TASKS TO CARRY OUT:
**a.** Summarize the passage on makeup and face masks in two sentences.
**b.** From the passage on makeup and face masks, list every advance that the passage says has made transfer-proofing techniques better.
**c.** Reproduce the part of the passage on makeup and face masks starting at "Not necessarily. Transfer-proofing" and ending at "your face mask.".

SOURCE EXTRACT:

※

For a person who wears makeup, the current mandate to wear a face mask can mean one of two things: Don’t wear makeup at all, or be prepared for makeup to move off your face and onto your mask. But are those really the only options?
Not necessarily. Transfer-proofing techniques have been in professional makeup artists’ arsenal for decades, and they’ve only gotten better with the advent of highly powerful sealants and fixing sprays, as well as sophisticated formulas of long-wearing foundation. But if you already have a foundation you like and are not inclined to purchase a professional-grade fixing spray, you’re in luck. A range of helpful techniques using products that you likely already have at home can help keep your makeup from transferring to your face mask.

※

RECORDED INFORMATION:
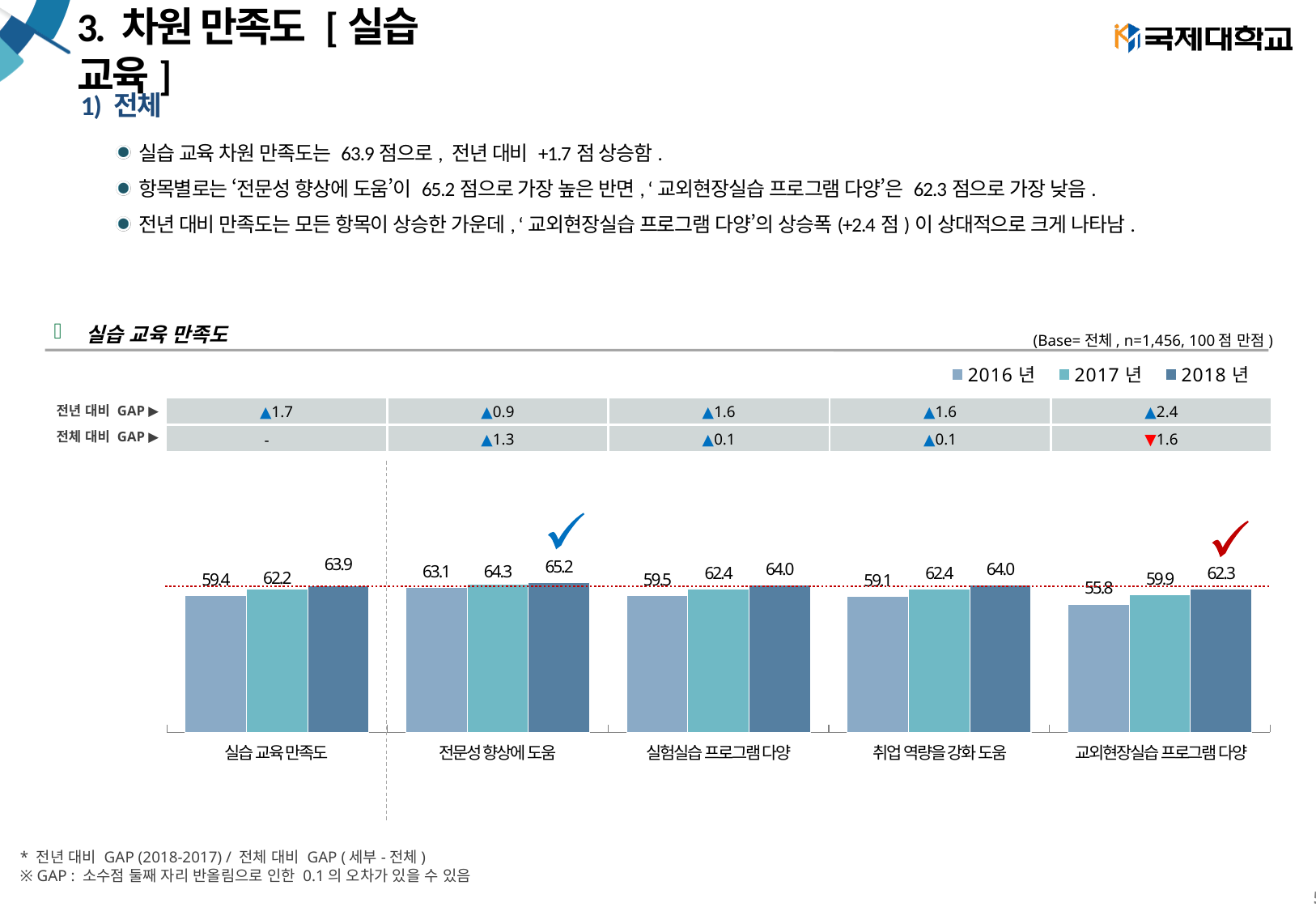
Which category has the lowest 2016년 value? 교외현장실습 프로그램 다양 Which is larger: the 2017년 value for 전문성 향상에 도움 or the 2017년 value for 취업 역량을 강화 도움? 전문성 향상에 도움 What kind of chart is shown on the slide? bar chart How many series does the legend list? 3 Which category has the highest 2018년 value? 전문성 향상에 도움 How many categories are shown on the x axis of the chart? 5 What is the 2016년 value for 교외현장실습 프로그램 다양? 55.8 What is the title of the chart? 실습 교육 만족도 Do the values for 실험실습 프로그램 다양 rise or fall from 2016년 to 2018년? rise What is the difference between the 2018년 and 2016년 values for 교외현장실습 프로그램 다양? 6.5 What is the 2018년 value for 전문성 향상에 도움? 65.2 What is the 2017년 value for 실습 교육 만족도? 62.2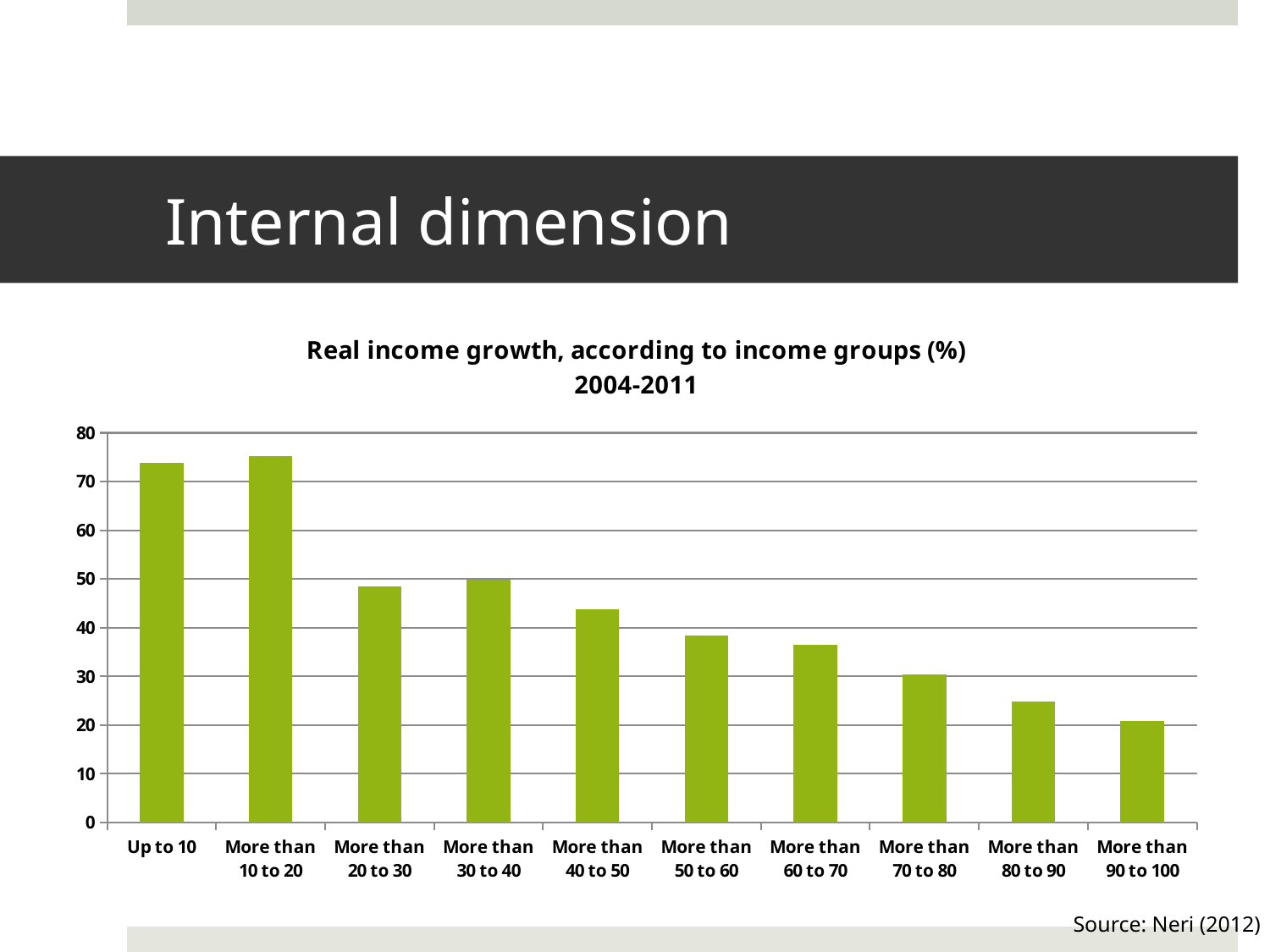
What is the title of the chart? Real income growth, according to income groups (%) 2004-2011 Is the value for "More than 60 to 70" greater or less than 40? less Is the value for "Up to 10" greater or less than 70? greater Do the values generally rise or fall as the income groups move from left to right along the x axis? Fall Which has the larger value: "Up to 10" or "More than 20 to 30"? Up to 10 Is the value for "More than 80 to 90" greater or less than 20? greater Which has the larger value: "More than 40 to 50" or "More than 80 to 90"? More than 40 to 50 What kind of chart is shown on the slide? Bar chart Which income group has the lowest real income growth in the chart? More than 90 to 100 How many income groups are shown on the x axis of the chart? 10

※

SOLUTIONS TO EACH TASK:
**a.** The mandate to wear a face mask can seem to leave a person who wears makeup two options: skip makeup entirely or accept that it will transfer onto the mask. Those are not the only options, because transfer-proofing techniques from professional makeup artists have improved with powerful sealants, fixing sprays and long-wearing foundations, and techniques using products people likely already have at home can also keep makeup from transferring to the mask.

**b.**
- Highly powerful sealants
- Fixing sprays
- Sophisticated formulas of long-wearing foundation

**c.**
Not necessarily. Transfer-proofing techniques have been in professional makeup artists’ arsenal for decades, and they’ve only gotten better with the advent of highly powerful sealants and fixing sprays, as well as sophisticated formulas of long-wearing foundation. But if you already have a foundation you like and are not inclined to purchase a professional-grade fixing spray, you’re in luck. A range of helpful techniques using products that you likely already have at home can help keep your makeup from transferring to your face mask.